Desde el comienzo de su artículo nuestros autores esbozan claramente cuál será la cuestión de la que habrá que dar cuenta:

“... alrededor de 1800 fue haciéndose notorio que si en Europa iba en aumento la minoría que contaba con ingresos superiores a los del nivel de mera subsistencia, ello se debía, al menos en parte, a que la ciencia y la técnica progresaban aquí más deprisa que las de cualquier otra zona del mundo. (...) El proceso de desarrollo y transformación se aceleró durante el siglo XIX y ha continuado a lo largo del XX. A este período sin igual de crecimiento económico prolongado, que ha hecho al mundo occidental manifiestamente más rico y poderoso que el resto, lo llaman a veces los historiadores ‘el milagro de Occidente’”. (p. 4)

Cabe preguntar cómo fue esto posible. O incluso, ¿ese descomunal aumento de la renta fue sólo posible por el concurso mancomunado de ciencia y tecnología? (Nótese de paso que el fenómeno sólo se examina desde el punto de vista estrictamente estadístico de la renta per cápita.)

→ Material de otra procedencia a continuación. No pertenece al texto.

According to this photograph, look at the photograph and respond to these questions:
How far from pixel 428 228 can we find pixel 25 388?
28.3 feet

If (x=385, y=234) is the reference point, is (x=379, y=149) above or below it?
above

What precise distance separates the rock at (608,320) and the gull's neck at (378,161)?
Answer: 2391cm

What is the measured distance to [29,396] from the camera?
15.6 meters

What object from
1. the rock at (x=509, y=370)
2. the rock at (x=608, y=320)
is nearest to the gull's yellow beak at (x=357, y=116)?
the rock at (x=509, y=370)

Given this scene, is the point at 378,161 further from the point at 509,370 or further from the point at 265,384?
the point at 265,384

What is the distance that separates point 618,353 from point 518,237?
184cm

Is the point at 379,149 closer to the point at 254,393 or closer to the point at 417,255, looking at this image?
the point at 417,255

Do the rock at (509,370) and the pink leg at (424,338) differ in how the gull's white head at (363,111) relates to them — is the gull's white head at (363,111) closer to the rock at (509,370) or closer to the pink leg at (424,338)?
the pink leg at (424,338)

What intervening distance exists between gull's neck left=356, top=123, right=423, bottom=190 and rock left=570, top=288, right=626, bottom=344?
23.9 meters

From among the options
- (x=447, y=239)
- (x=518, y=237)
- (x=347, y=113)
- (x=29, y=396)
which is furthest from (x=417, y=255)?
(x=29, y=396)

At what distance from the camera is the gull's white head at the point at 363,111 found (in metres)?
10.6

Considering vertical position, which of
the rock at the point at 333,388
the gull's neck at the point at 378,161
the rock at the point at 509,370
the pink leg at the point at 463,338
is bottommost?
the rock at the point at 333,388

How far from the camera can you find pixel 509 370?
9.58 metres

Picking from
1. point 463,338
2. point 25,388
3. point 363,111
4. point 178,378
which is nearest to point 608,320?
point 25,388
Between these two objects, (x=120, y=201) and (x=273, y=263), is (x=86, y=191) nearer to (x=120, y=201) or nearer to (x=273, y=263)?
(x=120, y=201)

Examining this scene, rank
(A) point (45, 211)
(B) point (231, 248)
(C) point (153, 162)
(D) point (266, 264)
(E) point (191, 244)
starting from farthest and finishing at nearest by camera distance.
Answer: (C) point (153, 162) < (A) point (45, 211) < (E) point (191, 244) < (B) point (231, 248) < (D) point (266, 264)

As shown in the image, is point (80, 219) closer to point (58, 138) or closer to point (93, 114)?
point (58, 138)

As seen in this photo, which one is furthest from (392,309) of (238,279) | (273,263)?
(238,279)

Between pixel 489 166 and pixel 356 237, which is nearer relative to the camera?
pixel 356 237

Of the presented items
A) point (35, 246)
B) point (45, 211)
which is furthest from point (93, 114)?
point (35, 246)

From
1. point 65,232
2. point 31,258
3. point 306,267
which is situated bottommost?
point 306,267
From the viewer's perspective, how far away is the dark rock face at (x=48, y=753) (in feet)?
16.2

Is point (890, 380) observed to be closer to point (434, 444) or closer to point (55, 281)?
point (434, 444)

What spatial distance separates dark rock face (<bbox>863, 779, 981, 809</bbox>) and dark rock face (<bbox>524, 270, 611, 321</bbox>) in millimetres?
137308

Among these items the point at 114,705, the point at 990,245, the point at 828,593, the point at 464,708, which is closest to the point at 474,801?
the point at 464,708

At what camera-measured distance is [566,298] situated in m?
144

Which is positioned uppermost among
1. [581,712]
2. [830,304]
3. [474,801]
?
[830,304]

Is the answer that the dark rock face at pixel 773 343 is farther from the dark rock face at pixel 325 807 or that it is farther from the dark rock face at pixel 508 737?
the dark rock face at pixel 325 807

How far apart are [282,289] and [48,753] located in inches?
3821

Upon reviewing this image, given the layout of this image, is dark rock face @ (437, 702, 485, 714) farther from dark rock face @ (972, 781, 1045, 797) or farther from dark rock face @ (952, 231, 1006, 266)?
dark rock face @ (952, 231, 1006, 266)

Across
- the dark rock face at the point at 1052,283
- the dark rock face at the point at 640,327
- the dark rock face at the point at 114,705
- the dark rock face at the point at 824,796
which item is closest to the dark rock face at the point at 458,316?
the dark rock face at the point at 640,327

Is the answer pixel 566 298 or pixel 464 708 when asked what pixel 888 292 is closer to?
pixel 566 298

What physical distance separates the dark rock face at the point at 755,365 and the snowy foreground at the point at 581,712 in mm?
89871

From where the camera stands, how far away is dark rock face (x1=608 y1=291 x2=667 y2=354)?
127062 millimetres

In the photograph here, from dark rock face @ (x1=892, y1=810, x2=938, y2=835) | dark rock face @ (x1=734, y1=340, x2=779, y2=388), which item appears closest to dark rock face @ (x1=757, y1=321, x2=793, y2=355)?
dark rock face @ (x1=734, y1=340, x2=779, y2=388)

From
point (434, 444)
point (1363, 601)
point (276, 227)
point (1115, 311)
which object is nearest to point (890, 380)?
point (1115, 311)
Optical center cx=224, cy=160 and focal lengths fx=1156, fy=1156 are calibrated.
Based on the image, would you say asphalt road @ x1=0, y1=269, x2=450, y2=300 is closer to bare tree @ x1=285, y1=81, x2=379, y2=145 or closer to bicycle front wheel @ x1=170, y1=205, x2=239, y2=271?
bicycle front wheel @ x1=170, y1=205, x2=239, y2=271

Rosenberg y Birdzell comienzan por descartar (de manera bastante sumaria por cierto) la incidencia del imperialismo como elemento motor de este desarrollo; aduciendo que en cualquier caso es difícil establecer una correlación clara entre imperialismo y prosperidad de los países centrales. En efecto, monarquías que habiendo perpetrado uno de los mayores despojos –si no el mayor- que registra la historia, como es el caso de la España colonial e imperial –bastante menor en el caso de Portugal-, igualmente no capitalizaron proporcionalmente esa condición. En cambio otros, en principio ajenos a la empresa conquistadora, como es el caso de Suecia, Noruega, Suiza, etc., sí capitalizaron, al parecer, de manera más adecuada el botín; a veces por vías verdaderamente intrincadas de servicios financieros, otras por poseer manufactureras que suministraban elementos claves para la conquista, etc. Por otra parte, algunas de las monarquías más prósperas del concierto europeo con decidida vocación imperialista –fundamentalmente Inglaterra y en menor proporción Francia- ya esbozaban un relativo desarrollo manufacturero o al menos se encaminaban en esa dirección antes de que diera comienzo la aventura colonial.
De acuerdo con lo que esta perspectiva parece indicar, el imperialismo no sería más que una condición acaso necesaria pero de ningún modo suficiente para explicar el auge de las economías occidentales. En otras palabras: sólo se capitalizarían situaciones favorables como las precedentes cuando preexiste un contexto que si no las anticipa, por lo pronto las requiere e integra para un programa de expansión comercial cuando menos esbozado o ya en pleno rodaje.
La propuesta desde luego no es nueva, similar consideración cabría hacer en torno al advenimiento de la primera Revolución Industrial, acaecida en la Inglaterra de mediados del siglo 18. En efecto, la inserción de la máquina de vapor a la industria minera y textil, que permite una inusitada expansión de la energía mecánica, constituye el factor clave de su posterior desarrollo, pero no es de ningún modo causa primera de esa Revolución.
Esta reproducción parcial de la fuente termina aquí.